SET PROBLEM:
Convert the part of the records that opens with the line containing "this 640×480 image." and closes with the line containing "peeling plaster wall [212, 119, 250, 177]" into a Markdown table with the columns Row and Line. Give each nonblank line its own numbered row, and leave the pictures out.

ENTRIES:
■ ■ ■

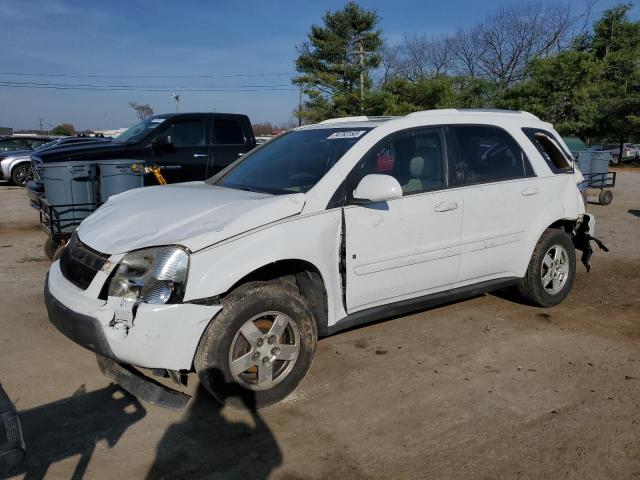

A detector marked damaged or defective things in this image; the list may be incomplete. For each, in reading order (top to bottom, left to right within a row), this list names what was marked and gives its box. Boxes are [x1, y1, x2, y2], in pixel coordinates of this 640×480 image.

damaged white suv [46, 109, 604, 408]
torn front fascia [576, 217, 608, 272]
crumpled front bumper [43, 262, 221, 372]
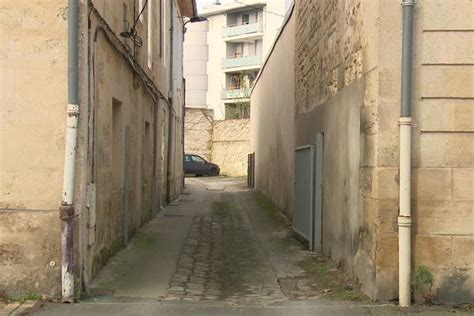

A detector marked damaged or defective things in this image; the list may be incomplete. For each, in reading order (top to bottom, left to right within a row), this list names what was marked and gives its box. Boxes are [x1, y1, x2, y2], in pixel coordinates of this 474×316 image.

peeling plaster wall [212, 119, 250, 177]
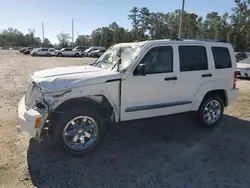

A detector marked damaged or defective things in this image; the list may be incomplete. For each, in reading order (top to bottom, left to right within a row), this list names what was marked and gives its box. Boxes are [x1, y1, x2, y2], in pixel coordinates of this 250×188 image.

■ ■ ■

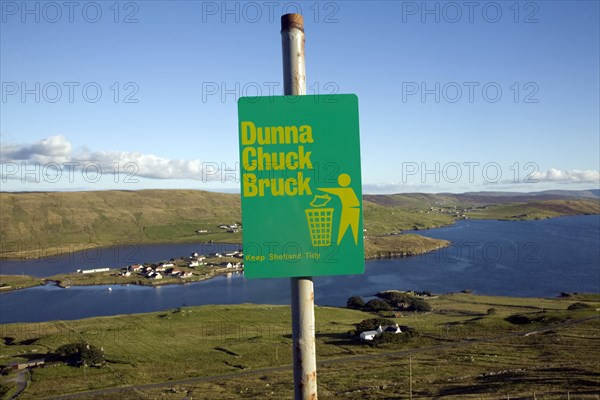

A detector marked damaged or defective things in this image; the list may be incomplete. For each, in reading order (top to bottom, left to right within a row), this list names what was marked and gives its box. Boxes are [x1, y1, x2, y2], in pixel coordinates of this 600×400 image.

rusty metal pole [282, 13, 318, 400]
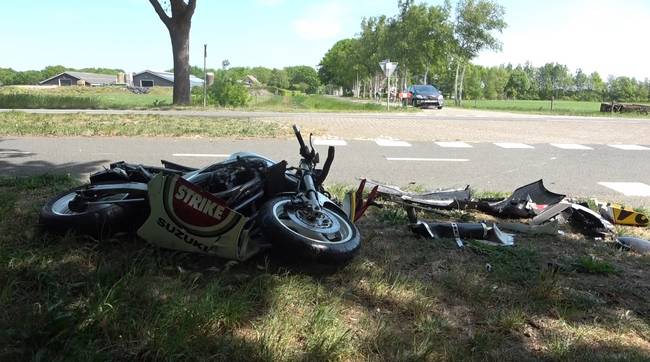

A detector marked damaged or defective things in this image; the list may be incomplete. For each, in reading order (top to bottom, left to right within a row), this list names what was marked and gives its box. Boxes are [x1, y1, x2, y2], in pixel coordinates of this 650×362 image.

■ ■ ■

FULL RESPONSE:
| Row | Line |
|---|---|
| 1 | A detector marked damaged or defective things in this image; the list may be incomplete. For each, in reading order (top to bottom, left to right within a row), this list names what was marked and gives its box. Boxes are [x1, y1, x2, y2], in pixel coordinates of this 640×480 image. |
| 2 | damaged white suv [46, 109, 604, 408] |
| 3 | torn front fascia [576, 217, 608, 272] |
| 4 | crumpled front bumper [43, 262, 221, 372] |
| 5 | A detector marked damaged or defective things in this image; the list may be incomplete. For each, in reading order (top to bottom, left to right within a row), this list names what was marked and gives its box. Boxes are [x1, y1, x2, y2], in pixel coordinates of this 474×316 image. |
| 6 | peeling plaster wall [212, 119, 250, 177] |